Solve the Blue Angle in a Simple Geometry Problem

[Apexny]

Homework Statement

http://i49.tinypic.com/2hyexk2.jpg

Find the blue angle. My apologies that the picture is not drawn to scale (some angles are misrepresented by the picture).

In case you have difficulties reading the picture, the angles are from the top, clockwise:

20, 10, 70, 60, 20

The attempt at a solution

http://i45.tinypic.com/jh39qa.jpg

These are all the angles labeled that can be easily proved. That's as far as my knowledge goes.

 

[ehild]

Have you learned the sine and cosine laws? Try to apply. It also might help that you have an other isosceles triangle, with 20o angles.

ehild

 

[Architeuthis Dux]

I would approach this problem by using the known information and applying the principles of geometry to find the solution. First, I would label all the angles in the picture with the given information. Then, I would use the properties of triangles and angles to find relationships between the angles. For example, I can see that the angle labeled 20 is an exterior angle of the triangle with angles 60 and 10, so it must be equal to the sum of those two angles. This means that the angle labeled 20 is actually 70 degrees.

Next, I would look for any other relationships between the angles, such as vertical angles or supplementary angles.
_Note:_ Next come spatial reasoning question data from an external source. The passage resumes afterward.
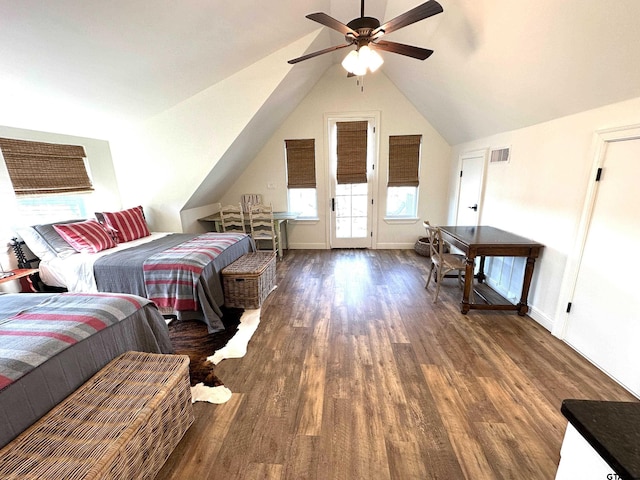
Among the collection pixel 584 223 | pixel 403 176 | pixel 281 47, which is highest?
pixel 281 47

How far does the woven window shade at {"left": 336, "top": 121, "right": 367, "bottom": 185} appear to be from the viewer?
4742mm

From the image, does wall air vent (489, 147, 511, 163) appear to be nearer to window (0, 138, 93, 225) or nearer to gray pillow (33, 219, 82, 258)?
gray pillow (33, 219, 82, 258)

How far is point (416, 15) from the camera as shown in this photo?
1.76 metres

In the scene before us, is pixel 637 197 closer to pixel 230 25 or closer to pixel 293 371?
pixel 293 371

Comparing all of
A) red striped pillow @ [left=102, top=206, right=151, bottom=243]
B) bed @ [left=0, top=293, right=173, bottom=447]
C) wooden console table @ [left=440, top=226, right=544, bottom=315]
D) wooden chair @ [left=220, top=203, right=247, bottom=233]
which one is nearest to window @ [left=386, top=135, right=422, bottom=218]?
wooden console table @ [left=440, top=226, right=544, bottom=315]

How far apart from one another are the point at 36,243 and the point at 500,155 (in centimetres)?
511

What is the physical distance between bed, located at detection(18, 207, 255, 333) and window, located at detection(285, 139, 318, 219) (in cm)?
227

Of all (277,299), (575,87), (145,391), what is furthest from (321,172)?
(145,391)

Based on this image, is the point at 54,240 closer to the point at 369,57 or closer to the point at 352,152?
the point at 369,57

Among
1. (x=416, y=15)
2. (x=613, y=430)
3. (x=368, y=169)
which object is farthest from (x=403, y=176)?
(x=613, y=430)

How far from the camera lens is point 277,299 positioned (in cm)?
321

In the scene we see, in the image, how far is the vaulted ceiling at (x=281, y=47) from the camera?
5.60 ft

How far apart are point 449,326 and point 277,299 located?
5.99 ft

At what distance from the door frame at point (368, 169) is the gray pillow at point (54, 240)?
360 cm
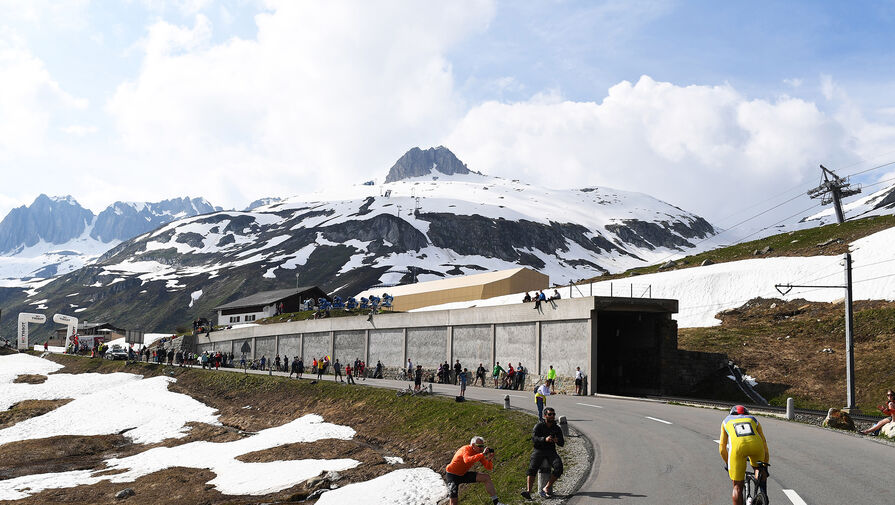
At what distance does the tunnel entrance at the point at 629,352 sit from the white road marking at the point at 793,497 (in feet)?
90.5

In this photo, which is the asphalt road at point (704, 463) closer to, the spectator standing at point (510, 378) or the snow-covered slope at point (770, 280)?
the spectator standing at point (510, 378)

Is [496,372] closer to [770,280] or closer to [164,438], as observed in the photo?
[164,438]

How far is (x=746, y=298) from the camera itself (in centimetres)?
5688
This would help me to find more values for the angles in the picture.

Once I have all the angles labeled, I would use the properties of parallel lines and transversals to find the measure of the blue angle. Since the blue angle is formed by a transversal intersecting two parallel lines, I can use the alternate interior angles theorem to find its measure.

In conclusion, as a scientist, I would use my knowledge of geometry and its principles to carefully analyze the given information and find the solution to the blue angle. By applying various properties and theorems, I would be able to accurately determine the measure of the blue angle in this simple geometry problem.